Process for Treatment BMP Selection for a Solid Waste Facility
This paper and presentation will follow a solid waste facility, focusing on the process of selecting/implementing a passive and/or active stormwater treatment Best Management Practice (BMP) in Santa Clara, CA. Solid waste facilities are unique as they each differentiate through source type, industrial process, material load as well as the collection and conveyance of industrial stormwater and process water. It is through these factors that makes the treatment BMP selection process most daunting. This case study will assess the elements of treatment feasibility that the Facility took in order to select an appropriate stormwater treatment BMP.

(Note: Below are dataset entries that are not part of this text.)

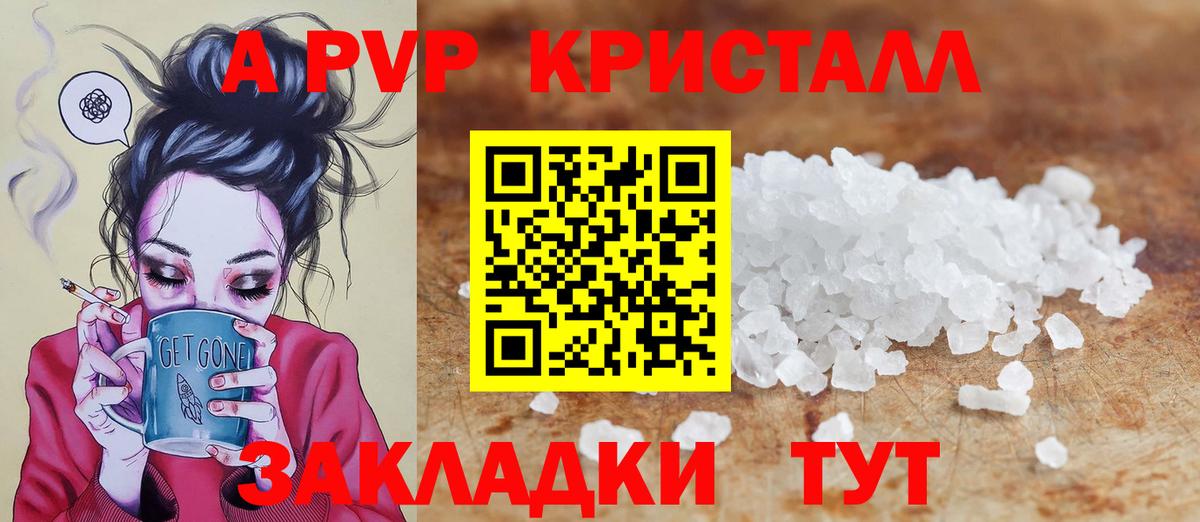 A PVP крисы CK Зерноград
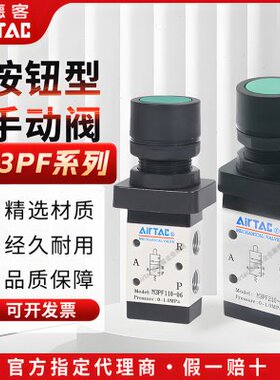 亚德客机械阀M3PF11006 M3PF21006G M3PF21008R平头按钮型手动阀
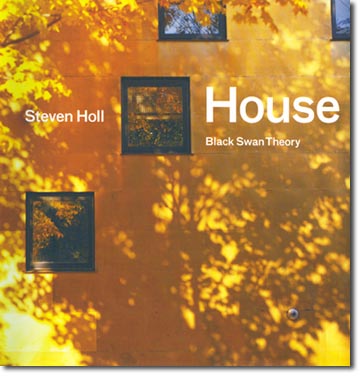 HouseSteven Holl鼮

The California Industrial General Permit (IGP) became effective on July 1, 2015. Industrial facilities
across the state are facing continuous challenges with: Total Suspended Solids (TSS), various total metals
including zinc, copper, aluminum and iron as well as Chemical Oxygen Demand (COD). It is through the
IGP Numeric Action Levels (NALs) of these parameters that industrial facilities are failing. This facility in specific, was driven through early-action by a Non-Government Organization (NGO) lawsuit settlement pushing the Facility to comply with the IGP Level 2 corrective action. The Facility’s primary tasks include receiving waste materials from private citizens and local garbage collection companies; food waste recycling; metal, paper and plastic recyclables collection; and trucking of the collected materials offsite. As the Facility contains multiple industrial processes, contributing to contaminants of many kinds, the next step was to determine a treatment BMP that would manage all stormwater streams, while also meeting compliance under the IGP. This presentation will detail a (5) step approach for treatment BMP selection: water characterization, treatability testing, bench-scale testing, pilot testing and final system design. It is through this ‘best-fit’ process that the Facility was able to collect treatment system performance data, prove system efficacy, evaluate long-term risk and remain economically feasible.